Housing advocates and long-time critics of DCRA have remained cautiously optimistic that the breakup will improve how the city regulates housing conditions and construction projects, but have also said that it will take time to determine whether anything substantial has changed in the new agency’s work cultures. At the council hearing last week, some said they hoped that Bowser would nominate new people to lead the two agencies, and not merely shuffle existing senior leadership around (which she seems to have chosen to do).

“We would like to see a change in leadership and to see someone take the position to prioritize inspection and code enforcement so that low-income tenants are better-served,” said Janet Phoenix, a research professor at George Washington University’s Milken Institute School of Public Health and the chair of the D.C. Asthma Coalition.

In an email to DCist/WAMU, Kathy Zeisel, a senior supervising attorney with the Children’s Law Center, said she was disappointed with Bowser’s picks, especially at the Department of Buildings.

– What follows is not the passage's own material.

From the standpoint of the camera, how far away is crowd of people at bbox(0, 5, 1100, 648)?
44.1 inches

“Children’s Law Center has been advocating for changes to DCRA for years. We are concerned the mayor’s nomination will not take the Department of Buildings in the new direction it needs to go. It’s critical the new agency is able increase its focus on housing code inspections and enforcement so that it can truly promote safe and healthy housing in the District,” she said.

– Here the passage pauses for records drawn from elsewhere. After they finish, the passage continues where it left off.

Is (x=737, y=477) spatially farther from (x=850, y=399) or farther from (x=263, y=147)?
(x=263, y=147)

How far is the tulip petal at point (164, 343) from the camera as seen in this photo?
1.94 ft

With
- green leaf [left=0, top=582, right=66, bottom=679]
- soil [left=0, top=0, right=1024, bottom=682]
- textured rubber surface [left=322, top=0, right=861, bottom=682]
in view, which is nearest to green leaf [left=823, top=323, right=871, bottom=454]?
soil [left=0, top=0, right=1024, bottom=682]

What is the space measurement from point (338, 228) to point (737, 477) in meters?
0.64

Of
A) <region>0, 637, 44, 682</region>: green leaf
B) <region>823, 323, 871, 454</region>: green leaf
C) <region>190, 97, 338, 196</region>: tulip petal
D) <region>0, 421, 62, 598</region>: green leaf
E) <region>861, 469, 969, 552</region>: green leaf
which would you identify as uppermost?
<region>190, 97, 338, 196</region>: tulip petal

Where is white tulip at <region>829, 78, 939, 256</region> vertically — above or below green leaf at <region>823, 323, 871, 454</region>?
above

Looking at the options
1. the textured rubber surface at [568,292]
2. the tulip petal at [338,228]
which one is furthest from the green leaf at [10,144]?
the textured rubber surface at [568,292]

That sentiment was largely echoed by Council Chairman Phil Mendelson, who sounded a note of frustration in a statement.

“The new Department of Buildings is a chance to be transformative. It’s an opportunity to bring in or promote a change agent. Simply moving over the head of the department’s dysfunctional predecessor-agency misses that chance,” he said. “Why does this matter? Because every tenant is harmed by the poor quality of housing code enforcement. Every homeowner is harmed by the illegal construction rampant in our city. And every developer, including non-profit affordable housing providers, is harmed by the cost of permit delays and mistakes.”

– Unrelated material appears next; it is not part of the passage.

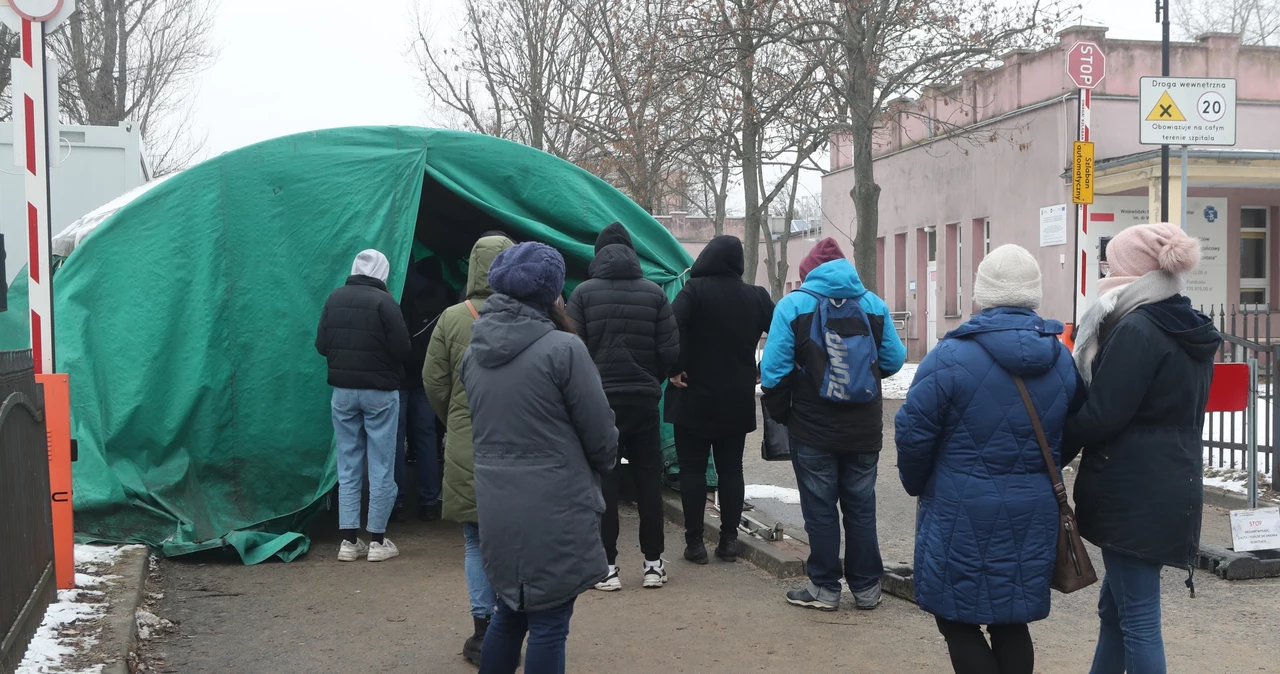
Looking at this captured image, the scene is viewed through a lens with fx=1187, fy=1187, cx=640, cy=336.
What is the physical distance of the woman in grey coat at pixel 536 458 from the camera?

In his time in D.C. government, Chrappah has styled himself a digital transformer of troubled agencies. In 2016, he took over the Department of For-Hire Vehicles — which regulates taxicabs and and rideshare services like Uber. And he launched a similar digital transformation at DCRA, kicking off initiatives like on-demand housing inspections and a tool to allow residents to rate contractors, electricians, and architects. Chrappah also said last week that wait times for inspections have been cut from 15 to seven days during his tenure.

But critics say DCRA has still had its share of slip-ups during Chrappah’s term, including a number of missed opportunities to have prevented a house fire on Kennedy Street NW in 2019 that left two people dead — one of them a nine-year-old boy.

Chrappah and Kwan-Hui have operated in tandem since he took over the Department of For-Hire Vehicles. She later accompanied him over to DCRA when he was nominated to lead the agency.

Chrappah’s nomination as leader of the Department of Buildings will require council confirmation, but Kwan-Hui’s will not for the time being, as she will be serving as an interim director of the Department of Licensing and Consumer Protection. Bowser will soon have to nominate a permanent leader for the department, lest Kwan-Hui forego a salary. She can be paid only for six months as interim.